Natural gas which is produced from a natural gas well is typically separated and purified to provide products for a variety of end uses. The high-pressure mixture produced from the well, i.e. the wellstream, is typically sent to a separator vessel or a series of separator vessels maintained at progressively lower pressures where the wellstream is separated into a gaseous fraction and a liquid fraction.
The gaseous fraction leaving the separator, which may contain the impurities mercury, carbon dioxide and hydrogen sulfide, is sent to a gas treatment and purification plant where, typically, the mercury concentration is reduced to &lt;0.1 micrograms/m.sup.3, the CO.sub.2 concentration is reduced to the parts per million (ppm) level, and the H.sub.2 S to about one (1) ppm.
The purification of the gaseous fraction is commonly achieved by passing the gaseous fraction over a bed of activated carbon which has been impregnated with sulfur. In this step, the mercury in the gas reacts with the sulfur and is essentially removed from the gaseous fraction. Typically, the mercury content of the gas can be reduced from about 250 micrograms/m.sup.3 or higher to less than about 0.1 micrograms/m.sup.3.

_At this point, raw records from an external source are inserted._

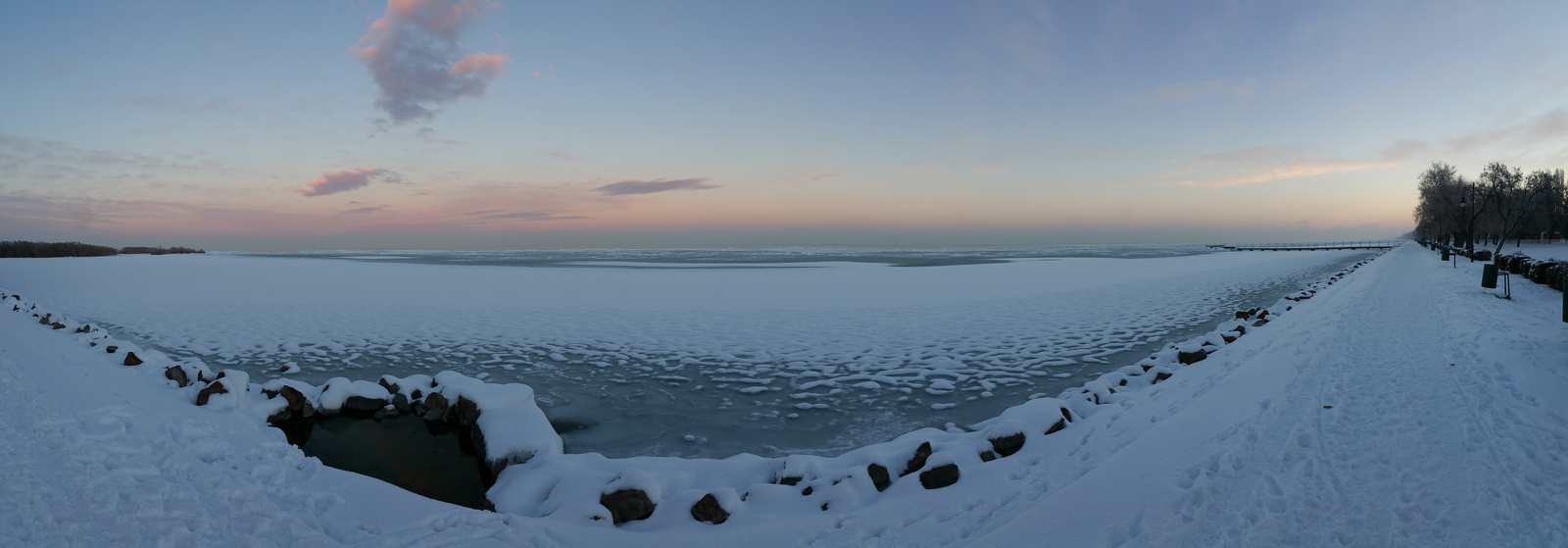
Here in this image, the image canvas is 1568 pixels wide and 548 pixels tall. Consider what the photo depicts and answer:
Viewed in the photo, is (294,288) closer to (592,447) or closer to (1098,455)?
(592,447)

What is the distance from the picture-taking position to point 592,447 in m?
6.93

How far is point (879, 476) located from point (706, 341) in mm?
7726

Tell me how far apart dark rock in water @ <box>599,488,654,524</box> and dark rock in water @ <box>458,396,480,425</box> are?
327 cm

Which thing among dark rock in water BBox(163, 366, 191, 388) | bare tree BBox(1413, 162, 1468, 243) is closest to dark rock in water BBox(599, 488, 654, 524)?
dark rock in water BBox(163, 366, 191, 388)

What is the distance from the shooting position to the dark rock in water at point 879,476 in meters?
5.39

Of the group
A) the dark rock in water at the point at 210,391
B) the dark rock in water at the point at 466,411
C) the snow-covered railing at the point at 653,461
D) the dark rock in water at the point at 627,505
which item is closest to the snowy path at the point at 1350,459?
the snow-covered railing at the point at 653,461

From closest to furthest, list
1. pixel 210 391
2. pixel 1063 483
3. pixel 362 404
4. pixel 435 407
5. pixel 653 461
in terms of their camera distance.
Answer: pixel 1063 483, pixel 653 461, pixel 210 391, pixel 435 407, pixel 362 404

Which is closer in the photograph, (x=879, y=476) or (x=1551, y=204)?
(x=879, y=476)

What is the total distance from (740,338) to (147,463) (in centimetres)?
886

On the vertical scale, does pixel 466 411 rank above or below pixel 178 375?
below

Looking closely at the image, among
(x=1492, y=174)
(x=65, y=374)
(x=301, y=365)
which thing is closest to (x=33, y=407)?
(x=65, y=374)

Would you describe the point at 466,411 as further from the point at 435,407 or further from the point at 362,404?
the point at 362,404

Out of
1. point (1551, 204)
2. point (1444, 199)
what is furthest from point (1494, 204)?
point (1551, 204)

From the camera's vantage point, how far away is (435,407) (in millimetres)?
8055
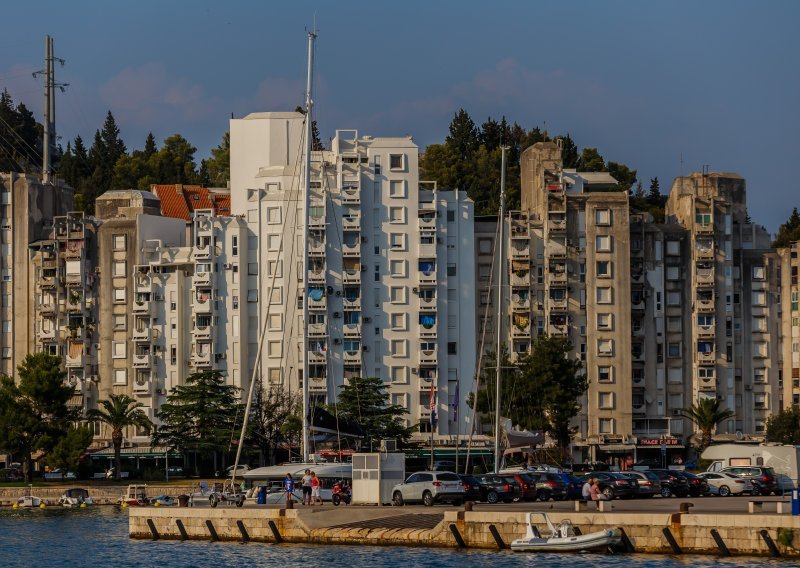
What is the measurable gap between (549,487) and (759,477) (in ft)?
41.5

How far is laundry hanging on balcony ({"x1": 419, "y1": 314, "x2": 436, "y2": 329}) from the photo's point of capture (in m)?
160

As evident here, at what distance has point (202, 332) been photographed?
6353 inches

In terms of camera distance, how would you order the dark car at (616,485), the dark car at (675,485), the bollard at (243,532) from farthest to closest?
1. the dark car at (675,485)
2. the dark car at (616,485)
3. the bollard at (243,532)

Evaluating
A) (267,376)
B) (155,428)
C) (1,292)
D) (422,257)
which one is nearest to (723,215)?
(422,257)

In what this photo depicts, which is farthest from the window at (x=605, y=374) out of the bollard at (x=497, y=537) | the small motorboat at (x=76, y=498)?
the bollard at (x=497, y=537)

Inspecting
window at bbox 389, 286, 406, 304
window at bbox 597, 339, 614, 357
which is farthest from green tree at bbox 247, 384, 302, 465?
window at bbox 597, 339, 614, 357

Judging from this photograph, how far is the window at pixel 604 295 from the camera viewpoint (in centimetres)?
16275

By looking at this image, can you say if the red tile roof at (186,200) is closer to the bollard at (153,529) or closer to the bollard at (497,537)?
the bollard at (153,529)

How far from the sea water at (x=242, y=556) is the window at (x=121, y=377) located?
6294 centimetres

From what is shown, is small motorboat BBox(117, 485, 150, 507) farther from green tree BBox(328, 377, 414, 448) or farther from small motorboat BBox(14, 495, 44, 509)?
green tree BBox(328, 377, 414, 448)

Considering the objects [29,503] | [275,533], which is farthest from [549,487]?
[29,503]

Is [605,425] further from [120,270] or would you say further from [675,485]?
[675,485]

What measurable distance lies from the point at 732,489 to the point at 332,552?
2931cm

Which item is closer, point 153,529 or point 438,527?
point 438,527
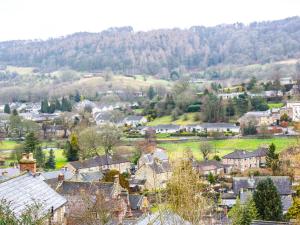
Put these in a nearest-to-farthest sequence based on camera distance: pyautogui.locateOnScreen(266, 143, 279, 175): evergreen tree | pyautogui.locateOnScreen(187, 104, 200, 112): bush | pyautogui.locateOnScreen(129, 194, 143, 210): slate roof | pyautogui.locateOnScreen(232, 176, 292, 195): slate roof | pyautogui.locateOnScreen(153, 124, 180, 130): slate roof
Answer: pyautogui.locateOnScreen(129, 194, 143, 210): slate roof < pyautogui.locateOnScreen(232, 176, 292, 195): slate roof < pyautogui.locateOnScreen(266, 143, 279, 175): evergreen tree < pyautogui.locateOnScreen(153, 124, 180, 130): slate roof < pyautogui.locateOnScreen(187, 104, 200, 112): bush

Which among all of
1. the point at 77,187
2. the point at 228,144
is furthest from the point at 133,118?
the point at 77,187

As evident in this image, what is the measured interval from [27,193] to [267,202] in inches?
674

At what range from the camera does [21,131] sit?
3093 inches

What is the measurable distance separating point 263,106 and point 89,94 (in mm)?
63602

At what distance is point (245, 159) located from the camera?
5706 cm

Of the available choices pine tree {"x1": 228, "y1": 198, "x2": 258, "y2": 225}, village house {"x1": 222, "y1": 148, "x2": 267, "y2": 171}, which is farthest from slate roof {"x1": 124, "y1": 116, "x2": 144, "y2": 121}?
pine tree {"x1": 228, "y1": 198, "x2": 258, "y2": 225}

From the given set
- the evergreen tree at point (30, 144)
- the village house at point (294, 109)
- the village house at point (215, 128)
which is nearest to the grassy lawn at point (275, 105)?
the village house at point (294, 109)

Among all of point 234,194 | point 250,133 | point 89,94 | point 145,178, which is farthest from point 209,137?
point 89,94

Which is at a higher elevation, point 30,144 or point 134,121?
point 30,144

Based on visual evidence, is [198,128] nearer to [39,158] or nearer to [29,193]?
[39,158]

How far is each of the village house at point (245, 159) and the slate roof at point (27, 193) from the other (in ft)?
132

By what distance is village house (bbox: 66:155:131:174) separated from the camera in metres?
52.8

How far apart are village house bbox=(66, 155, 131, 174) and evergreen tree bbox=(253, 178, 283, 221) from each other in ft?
81.2

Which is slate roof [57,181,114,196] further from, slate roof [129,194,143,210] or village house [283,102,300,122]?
village house [283,102,300,122]
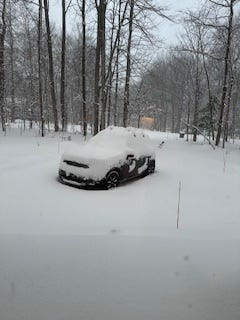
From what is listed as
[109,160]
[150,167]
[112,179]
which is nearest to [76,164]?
[109,160]

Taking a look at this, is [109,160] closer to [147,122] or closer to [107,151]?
[107,151]

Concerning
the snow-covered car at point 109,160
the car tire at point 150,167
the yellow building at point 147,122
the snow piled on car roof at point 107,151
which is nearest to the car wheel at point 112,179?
the snow-covered car at point 109,160

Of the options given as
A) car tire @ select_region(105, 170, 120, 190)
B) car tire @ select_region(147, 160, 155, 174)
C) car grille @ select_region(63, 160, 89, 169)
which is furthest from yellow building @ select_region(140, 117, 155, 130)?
car grille @ select_region(63, 160, 89, 169)

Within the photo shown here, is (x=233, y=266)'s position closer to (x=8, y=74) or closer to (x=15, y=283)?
(x=15, y=283)

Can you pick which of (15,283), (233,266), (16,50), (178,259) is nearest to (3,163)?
(15,283)

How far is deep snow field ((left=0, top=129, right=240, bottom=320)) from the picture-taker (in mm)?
3045

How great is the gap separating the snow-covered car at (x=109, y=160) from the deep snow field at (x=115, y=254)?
1.29 ft

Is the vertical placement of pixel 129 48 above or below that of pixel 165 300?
above

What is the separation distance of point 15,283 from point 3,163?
636cm

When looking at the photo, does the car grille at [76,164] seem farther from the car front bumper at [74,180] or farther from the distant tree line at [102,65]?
the distant tree line at [102,65]

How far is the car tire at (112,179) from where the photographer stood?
738 centimetres

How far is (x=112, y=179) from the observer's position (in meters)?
7.60

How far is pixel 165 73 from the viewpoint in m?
45.2

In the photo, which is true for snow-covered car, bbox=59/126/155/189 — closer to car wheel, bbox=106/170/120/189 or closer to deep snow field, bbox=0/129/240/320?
car wheel, bbox=106/170/120/189
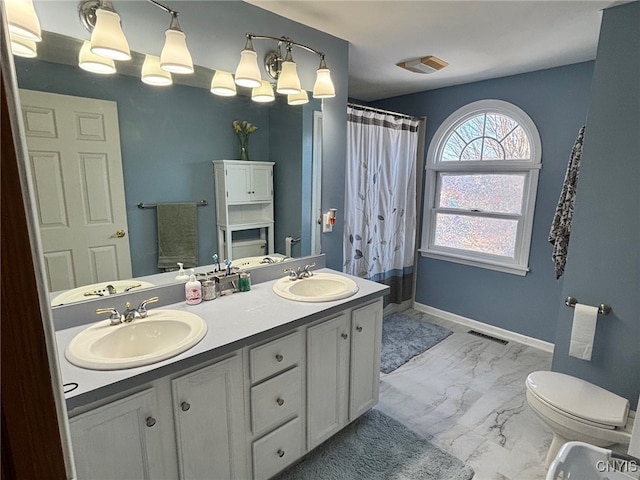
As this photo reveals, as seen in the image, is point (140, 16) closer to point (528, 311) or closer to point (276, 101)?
point (276, 101)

The gas leaving the sulfur/carbon bed then could be treated with a hot aqueous potassium carbonate solution which has the ability to absorb CO.sub.2 and H.sub.2 S. This step produces a natural gas stream having a reduced CO.sub.2 and H.sub.2 S content. For example, the CO.sub.2 content of the gas can be reduced from about 15% to about 0.3% and the H.sub.2 S content from about 80 ppm to about 6 ppm.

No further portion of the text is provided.